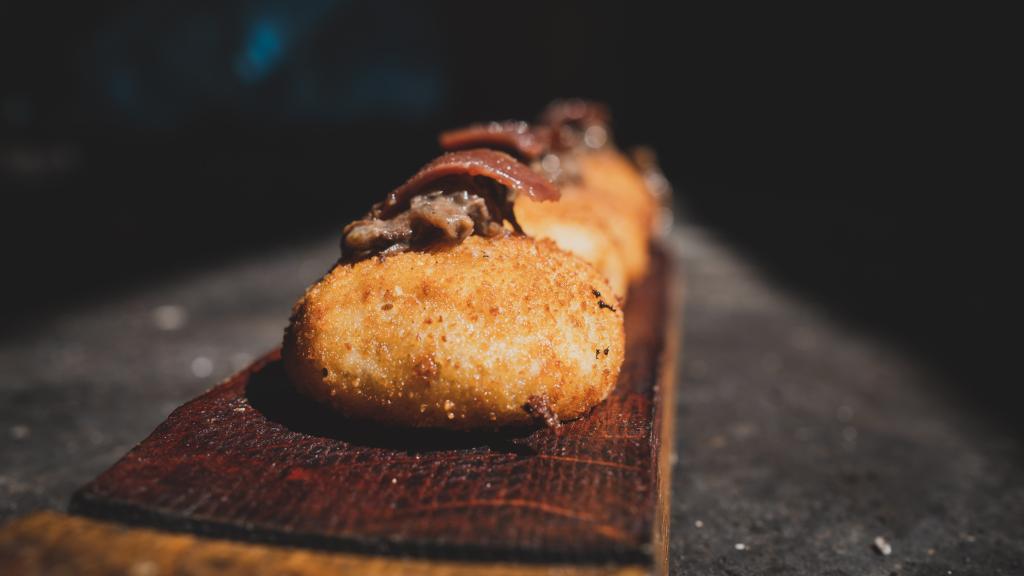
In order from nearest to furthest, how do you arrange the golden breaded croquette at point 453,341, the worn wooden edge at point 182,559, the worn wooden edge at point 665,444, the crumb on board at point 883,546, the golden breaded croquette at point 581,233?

= = =

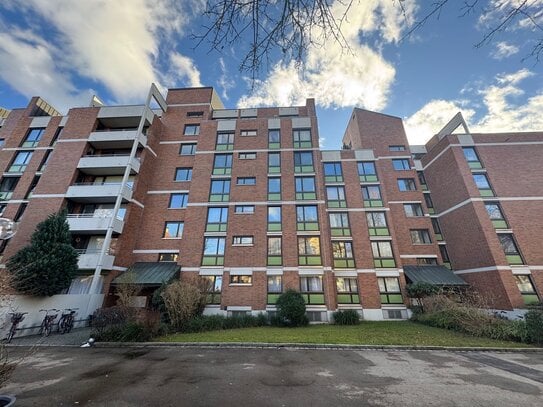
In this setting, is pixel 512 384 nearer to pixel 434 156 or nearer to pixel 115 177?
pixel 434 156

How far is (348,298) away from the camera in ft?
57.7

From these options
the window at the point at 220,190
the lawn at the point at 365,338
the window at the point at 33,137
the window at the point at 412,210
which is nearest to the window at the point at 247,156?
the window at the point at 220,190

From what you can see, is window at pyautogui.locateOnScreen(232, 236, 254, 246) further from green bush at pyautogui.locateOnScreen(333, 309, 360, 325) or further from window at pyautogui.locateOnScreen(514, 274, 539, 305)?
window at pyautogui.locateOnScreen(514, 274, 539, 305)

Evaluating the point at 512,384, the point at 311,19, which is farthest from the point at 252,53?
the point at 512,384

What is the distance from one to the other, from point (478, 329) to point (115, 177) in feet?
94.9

= = =

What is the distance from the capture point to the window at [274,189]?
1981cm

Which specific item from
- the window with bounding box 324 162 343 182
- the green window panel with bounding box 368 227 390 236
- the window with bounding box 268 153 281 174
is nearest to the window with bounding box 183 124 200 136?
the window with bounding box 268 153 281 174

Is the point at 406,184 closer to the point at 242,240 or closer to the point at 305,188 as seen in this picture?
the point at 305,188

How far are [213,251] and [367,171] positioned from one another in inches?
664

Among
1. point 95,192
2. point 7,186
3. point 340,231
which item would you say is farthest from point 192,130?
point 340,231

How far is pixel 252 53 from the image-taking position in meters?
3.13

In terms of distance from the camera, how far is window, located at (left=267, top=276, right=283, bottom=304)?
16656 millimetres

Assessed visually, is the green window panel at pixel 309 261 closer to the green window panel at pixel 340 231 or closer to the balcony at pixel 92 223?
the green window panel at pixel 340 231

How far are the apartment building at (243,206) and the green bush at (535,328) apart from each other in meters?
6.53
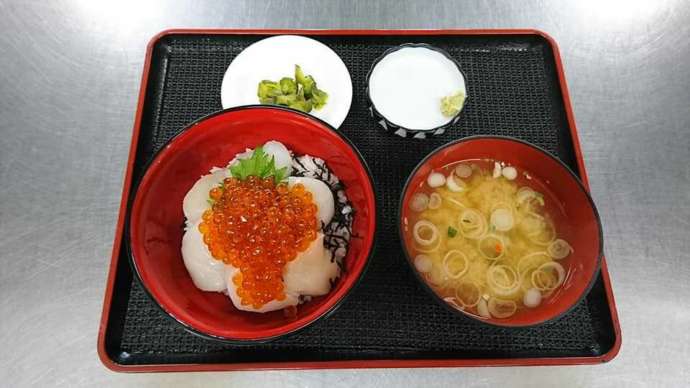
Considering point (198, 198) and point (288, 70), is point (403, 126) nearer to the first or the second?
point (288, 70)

= = =

> Required work
Reproduce without changes the part of the records that opens with the line containing "How far is pixel" and closes with the line containing "16656 millimetres", including both of those lines.

> Final answer
How far is pixel 252 53 from the image-taking position in meters?
3.13

In terms of distance from the camera, how far is window, located at (left=267, top=276, right=283, bottom=304)?
16656 millimetres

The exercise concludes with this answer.